In Germany, they have a term for silicon valley companies like Google, Amazon and Facebook, the big beasts of the internet that have come to dominate our online lives. They are known as the datenkraken. The word means data octopuses, and it is intended to frighten – in Norse myth, the Kraken was a murderous sea monster.
Today’s datenkraken do not drag mariners into the deep, but they have tentacles that reach around the world, gathering the data of private citizens on a scale that, since Snowden’s revelations about US surveillance, has created huge unease in Europe.
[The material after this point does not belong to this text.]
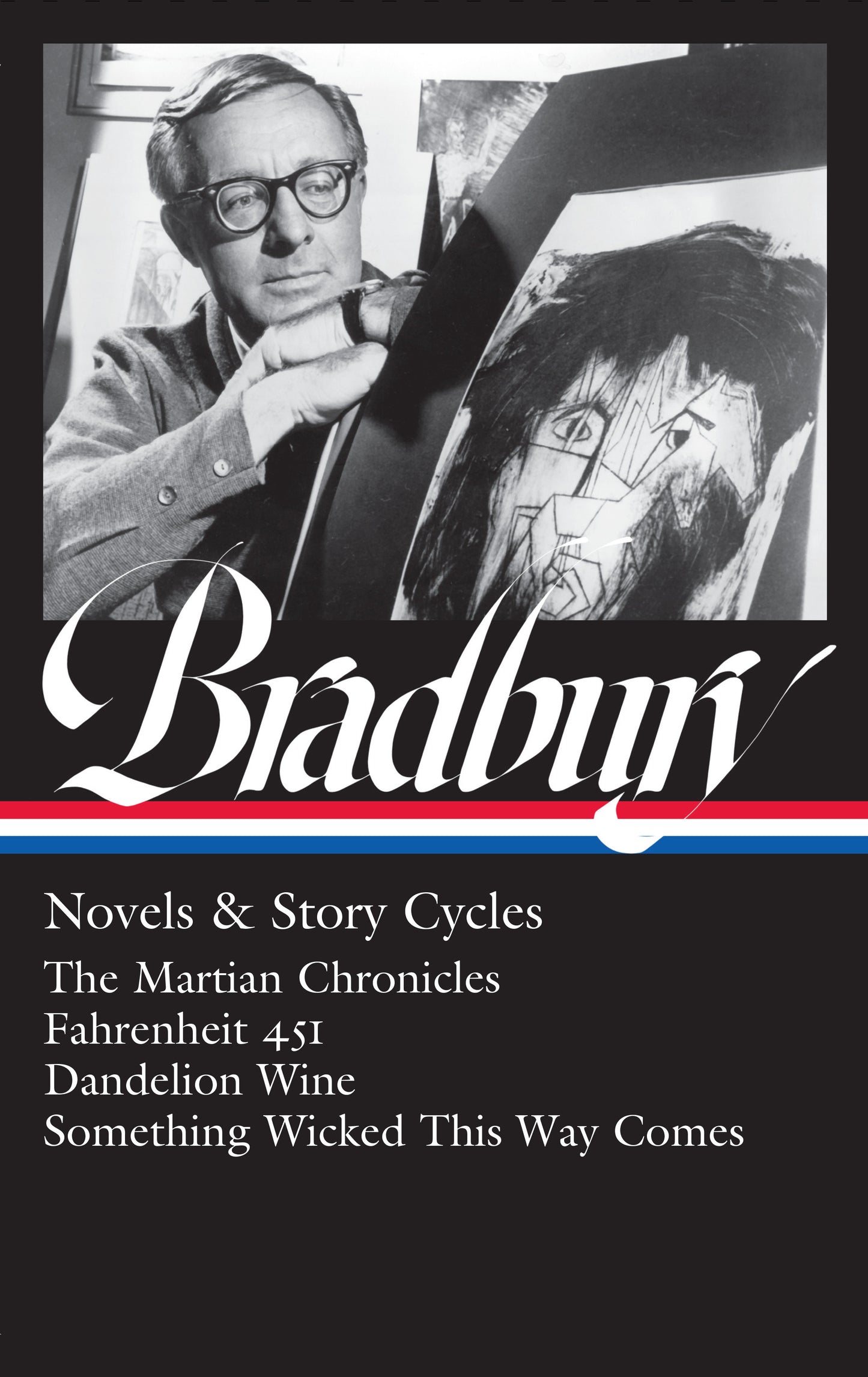 Ray Bradbury: Novels & Story Cycles (LOA #347) - The Martian Chronicles / Fahrenheit 451 / Dandelion Wine / Something Wicked This Way Comes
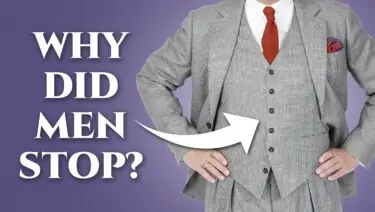 Why Did Men Stop Wearing Waistcoats (Vests)?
Last Monday, the European Commission’s outgoing competition commissioner, Joaquín Almunia, decided to reopen his five-year investigation into Google’s search rankings. Finishing the job will fall to Almunia’s replacement, the former Danish finance minister Margrethe Vestager. Her colleague, Europe’s new digital economy commissioner Guenther Oettinger, has already made his feelings known. On Wednesday, he said Google’s market power could be limited, adding that he would work to ensure that the search engine’s services preserve neutrality and objectivity.
The message from Brussels is clear, according to Ian Maude, new media expert at Enders Analysis: “Google is the new Microsoft. As far as the regulators are concerned, it is the big bad wolf.”
Aside: I love the German method of creating new words.